1 2 3 4 5 5 6 5 7 9 8 3

should become:

0 0 0 4 0 0 6 0 0 9 0 0

Another regular newsgroup contributor, Brett Shoelson, provided this compact solution.

[Y,I] = max(A, [], 2); B = zeros(size(A)); B(sub2ind(size(A), 1:length(I), I')) = Y;

## Logical Indexing

Another indexing variation, *logical indexing*, has proven to be both useful and expressive. In logical indexing, you use a single, logical array for the matrix subscript. MATLAB extracts the matrix elements corresponding to the nonzero values of the logical array. The output is always in the form of a column vector.
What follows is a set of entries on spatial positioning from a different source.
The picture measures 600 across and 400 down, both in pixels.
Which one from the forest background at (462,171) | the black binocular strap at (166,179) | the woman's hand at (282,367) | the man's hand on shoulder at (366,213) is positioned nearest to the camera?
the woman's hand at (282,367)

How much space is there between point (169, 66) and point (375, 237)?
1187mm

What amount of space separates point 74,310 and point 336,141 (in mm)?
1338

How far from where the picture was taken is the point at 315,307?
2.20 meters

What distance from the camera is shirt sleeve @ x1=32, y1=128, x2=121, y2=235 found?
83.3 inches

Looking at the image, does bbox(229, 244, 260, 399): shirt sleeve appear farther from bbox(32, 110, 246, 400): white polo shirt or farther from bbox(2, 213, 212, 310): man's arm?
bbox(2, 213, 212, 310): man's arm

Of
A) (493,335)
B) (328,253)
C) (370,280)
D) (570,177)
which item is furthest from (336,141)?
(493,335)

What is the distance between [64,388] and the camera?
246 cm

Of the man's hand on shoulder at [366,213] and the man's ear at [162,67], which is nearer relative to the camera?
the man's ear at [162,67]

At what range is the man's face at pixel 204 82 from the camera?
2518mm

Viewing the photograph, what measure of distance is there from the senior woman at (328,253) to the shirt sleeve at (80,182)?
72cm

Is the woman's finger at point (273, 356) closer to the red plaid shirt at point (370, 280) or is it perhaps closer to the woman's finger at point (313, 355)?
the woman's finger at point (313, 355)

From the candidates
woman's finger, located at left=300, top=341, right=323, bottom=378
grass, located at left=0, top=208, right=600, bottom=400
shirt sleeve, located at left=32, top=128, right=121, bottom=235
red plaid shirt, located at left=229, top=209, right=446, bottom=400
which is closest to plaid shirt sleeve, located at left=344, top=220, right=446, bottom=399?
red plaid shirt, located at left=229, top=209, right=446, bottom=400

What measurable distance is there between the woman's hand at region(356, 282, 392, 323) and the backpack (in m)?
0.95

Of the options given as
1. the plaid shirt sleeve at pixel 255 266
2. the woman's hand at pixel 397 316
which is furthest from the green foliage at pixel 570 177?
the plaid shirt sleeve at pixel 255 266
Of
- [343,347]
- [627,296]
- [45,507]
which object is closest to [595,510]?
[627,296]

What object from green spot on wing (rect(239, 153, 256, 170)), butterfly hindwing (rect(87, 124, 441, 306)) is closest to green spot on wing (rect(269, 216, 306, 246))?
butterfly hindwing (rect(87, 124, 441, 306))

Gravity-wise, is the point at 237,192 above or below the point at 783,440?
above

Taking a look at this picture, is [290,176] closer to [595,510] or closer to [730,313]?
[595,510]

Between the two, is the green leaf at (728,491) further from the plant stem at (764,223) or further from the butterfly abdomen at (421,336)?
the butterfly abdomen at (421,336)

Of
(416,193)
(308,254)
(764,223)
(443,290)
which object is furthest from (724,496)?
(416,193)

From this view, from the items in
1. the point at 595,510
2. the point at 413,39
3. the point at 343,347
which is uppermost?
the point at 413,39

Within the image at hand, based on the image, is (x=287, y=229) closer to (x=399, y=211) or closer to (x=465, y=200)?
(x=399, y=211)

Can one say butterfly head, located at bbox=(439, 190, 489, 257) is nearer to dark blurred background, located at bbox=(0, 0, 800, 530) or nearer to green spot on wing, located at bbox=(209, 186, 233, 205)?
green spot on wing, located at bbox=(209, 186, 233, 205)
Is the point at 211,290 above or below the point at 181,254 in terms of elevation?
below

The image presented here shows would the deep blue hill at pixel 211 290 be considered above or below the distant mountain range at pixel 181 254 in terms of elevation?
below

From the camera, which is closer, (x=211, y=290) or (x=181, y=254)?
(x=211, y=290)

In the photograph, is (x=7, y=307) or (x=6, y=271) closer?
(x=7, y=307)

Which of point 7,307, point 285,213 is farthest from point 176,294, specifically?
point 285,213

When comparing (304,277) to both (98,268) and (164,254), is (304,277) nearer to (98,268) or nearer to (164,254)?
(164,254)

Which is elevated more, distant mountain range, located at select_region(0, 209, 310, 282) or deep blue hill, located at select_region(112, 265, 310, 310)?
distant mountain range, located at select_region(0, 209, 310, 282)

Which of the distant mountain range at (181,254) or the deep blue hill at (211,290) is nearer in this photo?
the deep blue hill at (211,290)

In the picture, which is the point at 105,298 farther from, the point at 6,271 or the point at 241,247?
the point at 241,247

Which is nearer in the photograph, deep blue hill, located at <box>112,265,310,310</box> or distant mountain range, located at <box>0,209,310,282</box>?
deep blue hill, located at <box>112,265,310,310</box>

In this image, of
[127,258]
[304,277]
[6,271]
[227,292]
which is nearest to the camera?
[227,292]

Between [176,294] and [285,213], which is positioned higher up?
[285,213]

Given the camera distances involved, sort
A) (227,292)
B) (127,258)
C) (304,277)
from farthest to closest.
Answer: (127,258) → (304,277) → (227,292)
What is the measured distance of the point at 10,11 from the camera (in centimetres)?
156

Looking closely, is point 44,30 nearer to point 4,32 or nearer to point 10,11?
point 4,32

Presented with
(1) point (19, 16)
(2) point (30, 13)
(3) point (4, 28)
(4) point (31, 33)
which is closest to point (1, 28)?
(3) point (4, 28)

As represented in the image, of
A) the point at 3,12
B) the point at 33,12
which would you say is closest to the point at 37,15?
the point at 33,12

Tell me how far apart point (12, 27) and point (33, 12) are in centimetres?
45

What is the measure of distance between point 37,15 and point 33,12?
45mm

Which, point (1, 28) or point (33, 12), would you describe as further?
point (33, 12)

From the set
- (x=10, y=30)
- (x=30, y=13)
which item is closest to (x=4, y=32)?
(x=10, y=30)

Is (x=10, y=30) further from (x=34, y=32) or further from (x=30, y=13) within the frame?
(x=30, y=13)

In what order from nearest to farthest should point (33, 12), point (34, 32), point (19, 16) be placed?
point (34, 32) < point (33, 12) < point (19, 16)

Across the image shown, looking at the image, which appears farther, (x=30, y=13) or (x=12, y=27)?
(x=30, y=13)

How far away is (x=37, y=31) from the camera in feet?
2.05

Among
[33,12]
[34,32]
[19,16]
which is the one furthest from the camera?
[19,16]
For example, `A(A > 12)`

extracts all the elements of `A`

that are greater than 12.

A(A > 12) ans = 16 14 15 13

Many MATLAB functions that start with `is`

return logical arrays and are very useful for logical indexing. For example, you could replace all the `NaN`

elements in an array with another value by using a combination of `isnan`

, logical indexing, and scalar expansion. To replace all `NaN`

elements of the matrix `B`

with zero, use

B(isnan(B)) = 0

Or you could replace all the spaces in a string matrix `str`

with underscores.

str(isspace(str)) = '_'

Logical indexing is closely related to the `find`

function. The expression `A(A > 5)`

is equivalent to `A(find(A > 5))`

. Which form you use is mostly a matter of style and your sense of the readability of your code, but it also depends on whether or not you need the actual index values for something else in the computation. For example, suppose you want to temporarily replace `NaN`

values with zeros, perform some computation, and then put the `NaN`

values back in their original locations. In this example, the computation is two-dimensional filtering using `filter2`

. You do it like this:

nan_locations = find(isnan(A)); A(nan_locations) = 0; A = filter2(ones(3,3), A); A(nan_locations) = NaN;

We hope that the MATLAB indexing variants illustrated in this article give you a feel for ways you can express algorithms compactly and efficiently. Including these techniques and related functions in your MATLAB programming repertoire expands your ability to create masterful, readable, and vectorized code.